Il existe aussi un levier souvent sous utilisé, le service social de la caisse. Un rendez vous avec un assistant social de la CPAM peut orienter vers des aides ponctuelles, ou aider à constituer un dossier quand la situation s’accumule, retard de paiement, frais de santé, isolement. Camille, confrontée à un mois tendu, obtient une aide limitée mais rapide, ce qui lui permet de passer un cap sans s’endetter.
Quand l’arrêt révèle une fragilité durable, penser parcours et droits sociaux
Une maladie qui s’installe peut amener à repenser le retour à l’emploi. Dans ce cas, la logique n’est pas seulement de “tenir” financièrement, mais d’organiser un parcours. La demande de RQTH auprès de la MDPH peut être envisagée si l’état de santé réduit l’accès à certains métiers ou rythmes. Cela peut ouvrir un accompagnement, des aménagements, et une orientation plus réaliste. La démarche prend du temps, donc la lancer tôt évite de se retrouver sans solution quand l’arrêt se répète.
Cette approche reste compatible avec les circuits d’indemnisation. L’objectif est d’aligner les déclarations, l’état de santé, et les démarches auprès des organismes. Une situation claire se traite mieux, tant par France Travail que par l’assurance maladie. Une situation confuse se traite lentement, et la lenteur coûte cher.
Questions concrètes souvent posées, réponses directes sans détour
Est ce que l’arrêt maladie compte pour le chômage. Oui, au sens où il n’efface pas les droits, il suspend le paiement de l’ARE et entraîne en général un report de la durée restante. L’arrêt est pris en compte dans la chronologie des droits, pas comme une période “perdue”.
Qui paie pendant l’arrêt, France Travail ou la CPAM. Pendant l’arrêt, la logique standard est que l’ARE est suspendue et que la CPAM verse des indemnités journalières, sous conditions. À la fin de l’arrêt, l’ARE peut reprendre si la personne redevient disponible et si l’inscription est en règle.

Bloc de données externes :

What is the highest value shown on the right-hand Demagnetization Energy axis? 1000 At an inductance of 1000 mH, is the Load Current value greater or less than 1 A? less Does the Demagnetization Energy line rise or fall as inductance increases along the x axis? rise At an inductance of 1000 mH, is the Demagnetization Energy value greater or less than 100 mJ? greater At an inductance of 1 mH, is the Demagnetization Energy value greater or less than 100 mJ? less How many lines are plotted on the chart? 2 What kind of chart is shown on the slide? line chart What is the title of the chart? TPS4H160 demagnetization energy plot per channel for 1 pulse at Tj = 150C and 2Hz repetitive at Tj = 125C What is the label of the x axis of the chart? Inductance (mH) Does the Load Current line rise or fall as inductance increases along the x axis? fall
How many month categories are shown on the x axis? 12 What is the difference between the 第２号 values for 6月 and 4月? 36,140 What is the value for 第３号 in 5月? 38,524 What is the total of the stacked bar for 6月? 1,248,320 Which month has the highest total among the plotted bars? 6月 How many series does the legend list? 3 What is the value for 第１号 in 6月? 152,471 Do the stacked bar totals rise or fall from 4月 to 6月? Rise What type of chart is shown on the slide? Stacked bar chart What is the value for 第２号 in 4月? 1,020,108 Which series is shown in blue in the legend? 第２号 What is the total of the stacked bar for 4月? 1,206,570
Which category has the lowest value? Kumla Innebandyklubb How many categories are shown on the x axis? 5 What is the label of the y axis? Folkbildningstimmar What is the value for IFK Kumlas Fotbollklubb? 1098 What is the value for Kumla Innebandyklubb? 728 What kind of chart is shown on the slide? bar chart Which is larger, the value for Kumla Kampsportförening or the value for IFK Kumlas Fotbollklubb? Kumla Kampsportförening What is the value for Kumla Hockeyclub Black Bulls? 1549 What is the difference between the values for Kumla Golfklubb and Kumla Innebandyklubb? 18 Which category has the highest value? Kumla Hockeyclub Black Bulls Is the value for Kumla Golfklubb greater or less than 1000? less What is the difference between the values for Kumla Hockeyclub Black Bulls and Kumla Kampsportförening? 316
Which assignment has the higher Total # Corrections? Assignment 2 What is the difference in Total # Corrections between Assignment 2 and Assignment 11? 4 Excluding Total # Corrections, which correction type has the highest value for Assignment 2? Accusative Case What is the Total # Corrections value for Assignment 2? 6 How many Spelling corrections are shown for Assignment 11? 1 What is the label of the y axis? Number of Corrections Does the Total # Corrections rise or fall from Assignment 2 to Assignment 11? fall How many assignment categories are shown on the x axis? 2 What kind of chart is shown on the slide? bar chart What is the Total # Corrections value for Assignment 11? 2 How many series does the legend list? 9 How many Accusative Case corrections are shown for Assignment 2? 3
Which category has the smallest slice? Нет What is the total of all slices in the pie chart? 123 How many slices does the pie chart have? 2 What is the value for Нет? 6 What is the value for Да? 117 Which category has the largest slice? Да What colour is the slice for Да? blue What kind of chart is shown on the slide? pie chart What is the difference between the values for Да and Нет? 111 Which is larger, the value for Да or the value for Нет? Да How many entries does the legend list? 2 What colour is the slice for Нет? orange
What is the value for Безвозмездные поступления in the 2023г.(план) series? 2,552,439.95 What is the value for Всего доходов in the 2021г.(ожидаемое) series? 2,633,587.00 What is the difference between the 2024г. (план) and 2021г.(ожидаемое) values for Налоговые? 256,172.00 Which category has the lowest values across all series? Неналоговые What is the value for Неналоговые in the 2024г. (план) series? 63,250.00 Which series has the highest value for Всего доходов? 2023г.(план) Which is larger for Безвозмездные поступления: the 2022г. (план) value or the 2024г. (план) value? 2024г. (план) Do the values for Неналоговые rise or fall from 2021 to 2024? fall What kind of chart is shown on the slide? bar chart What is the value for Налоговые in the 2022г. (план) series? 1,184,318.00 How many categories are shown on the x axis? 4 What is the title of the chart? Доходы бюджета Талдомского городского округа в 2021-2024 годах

Peut il y avoir une double indemnisation. En règle générale, non, l’indemnisation maladie se substitue à l’ARE pendant la même période, pour éviter un cumul sur un même risque. Des régimes complémentaires peuvent exister, mais ils ne doivent pas créer une incohérence de déclaration.
Que faire en cas de retard de paiement. Revenir aux preuves de transmission, vérifier les dates, relancer l’organisme concerné avec les documents, puis solliciter un accompagnement social si les charges urgentes s’accumulent. La méthode compte autant que la relance.
En pratique, ce dernier bloc relie tous les thèmes, l’arrêt, le chômage, les droits sociaux, et les prestations sociales ne se gèrent pas à l’intuition, ils se gèrent avec des dates, des pièces, et des choix budgétaires concrets, ce qui rend la suite plus stable quand la santé vacille.